TEXT PASSAGE -
You really don’t need much of an excuse to dust off a collection of Van Goghs, but Tate Britain has reached for one all the same with its latest exhibition of twenty of the man’s works.
Van Gogh and Britain contextualises the artist’s output around his few interactions with this country, which amounts to a brief stay in London before he even became a painter, and a bookshelf heaving with Dickens novels.
Tenuous? A little, yes. It’s a bold stretch of curatorial imagination to claim that the cosmic view of Arles in Starry Night Over The Rhone recalls the Thames that Van Gogh would have, could have, might have gazed at on an evening stroll along the South Bank. You’d need to have the wild conspiratorial leanings of a Flat Earther to draw a causal link between London’s river and the one literally a two minute stroll from Van Gogh’s house in the southeast of France. The clue is right there in the name, really.
But there are some clearer connections to be drawn, enough to satisfyingly make the point that Van Gogh and Britain did indeed intersect. The Prison Courtyard, which depicts jailbirds plodding around a yard in a funereal circle, is technically Van Gogh’s only painting of London. He created it during his self-imposed internment at the psychiatric hospital of Saint-Paul-de-Mausole – a period of isolation that any reasonable person would assume to at least be the spiritual subject of the painting – but the work is in fact a faithful replication of a print by Gustav Doré of Newgate Prison, right down to the incongruous appearance of two butterflies in the corner of the yard, which Van Gogh colourised in his trademark bright yellow.

THE DATA -

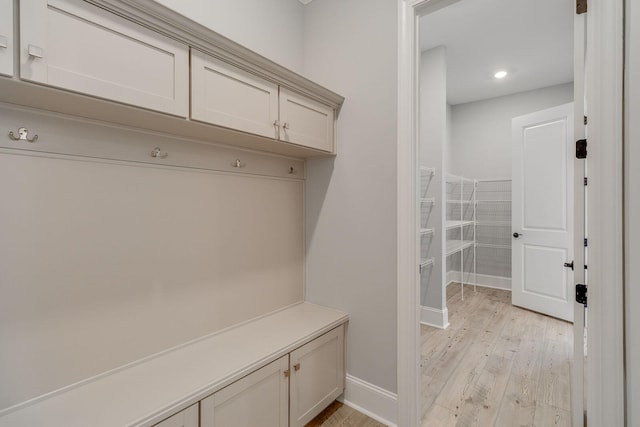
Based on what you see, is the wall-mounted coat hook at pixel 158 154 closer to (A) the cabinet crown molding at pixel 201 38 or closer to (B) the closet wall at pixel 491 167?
(A) the cabinet crown molding at pixel 201 38

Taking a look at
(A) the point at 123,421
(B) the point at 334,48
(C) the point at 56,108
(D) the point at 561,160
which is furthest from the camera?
(D) the point at 561,160

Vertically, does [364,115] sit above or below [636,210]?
above

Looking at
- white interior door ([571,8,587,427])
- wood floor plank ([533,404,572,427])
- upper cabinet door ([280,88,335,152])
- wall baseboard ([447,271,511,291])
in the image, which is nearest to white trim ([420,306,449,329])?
wood floor plank ([533,404,572,427])

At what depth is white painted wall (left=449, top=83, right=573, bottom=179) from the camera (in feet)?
13.4

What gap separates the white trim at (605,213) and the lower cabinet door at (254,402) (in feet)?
4.36

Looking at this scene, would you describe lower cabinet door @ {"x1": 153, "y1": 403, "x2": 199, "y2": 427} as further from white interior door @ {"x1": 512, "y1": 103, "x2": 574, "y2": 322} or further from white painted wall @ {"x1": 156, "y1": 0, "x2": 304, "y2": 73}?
white interior door @ {"x1": 512, "y1": 103, "x2": 574, "y2": 322}

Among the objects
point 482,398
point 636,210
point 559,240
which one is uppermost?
point 636,210

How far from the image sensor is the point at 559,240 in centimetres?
319

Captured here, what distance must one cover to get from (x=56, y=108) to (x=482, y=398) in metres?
2.79

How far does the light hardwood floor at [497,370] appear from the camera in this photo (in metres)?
1.84

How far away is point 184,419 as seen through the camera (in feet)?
3.66

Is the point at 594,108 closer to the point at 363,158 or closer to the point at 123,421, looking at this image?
the point at 363,158

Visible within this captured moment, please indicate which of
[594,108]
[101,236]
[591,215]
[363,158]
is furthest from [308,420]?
[594,108]

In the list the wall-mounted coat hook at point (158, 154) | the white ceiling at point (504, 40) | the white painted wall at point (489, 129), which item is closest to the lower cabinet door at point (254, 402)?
the wall-mounted coat hook at point (158, 154)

TASKS FOR THIS EXERCISE -
A – Retype the part of the exhibition review starting at "You really don’t" and ending at "with Dickens novels.".
B – In the exhibition review, whose print did Van Gogh replicate when he painted The Prison Courtyard?
C – Proceed with the exhibition review from its last sentence onward.

ANSWERS TO EACH TASK -
A –
You really don’t need much of an excuse to dust off a collection of Van Goghs, but Tate Britain has reached for one all the same with its latest exhibition of twenty of the man’s works.
Van Gogh and Britain contextualises the artist’s output around his few interactions with this country, which amounts to a brief stay in London before he even became a painter, and a bookshelf heaving with Dickens novels.

B – A print of Newgate Prison by Gustav Doré.

C –
Along with Doré’s drawings, Van Gogh collected over 2,000 similar prints of British ‘black and whites’, monochromatic illustrations on which he based many of his own compositions, especially while in hospital when he was too weak to venture outside the grounds.
Van Gogh’s famed still lifes of his modest straw-woven chair in the Yellow House, too, can be traced back to an almost identical illustration in an unfinished Dickens novel called The Mystery of Edwin Drood, created by English artist Luke Fildes. The resemblance this time is obvious, and the strongest case for British artists having wormed their way into the consciousness of Van Gogh.
Anyway, methodically linking Van Gogh to the three years he spent in London was always going to be little more than a ruse to get you in the door to see some sunflowers. The highlights are all in attendance here. Hospital At Saint-Rémy depicts a row of red gnarled trees guarding the hospital buildings like massive wooden sentinels reaching off the canvas. His urgent and pulsating self-portraits have a presence and energy that can be felt even with your back to them.
His best known work, and the most recognisable painting of flowers in history, Sunflowers is on loan from the National Gallery for the first time since 1961, and here it appears in conversation with the British artwork it inspired.
Well, “in conversation” is a generous reading of the situation, in as much as Van Gogh painted a bunch of flowers and the British art world studiously followed long after he was too dead to reply. Any argument that Britain influenced Van Gogh’s work is secondary to the irrefutable fact, laid out in these closing rooms, that the impact went entirely in the opposite direction.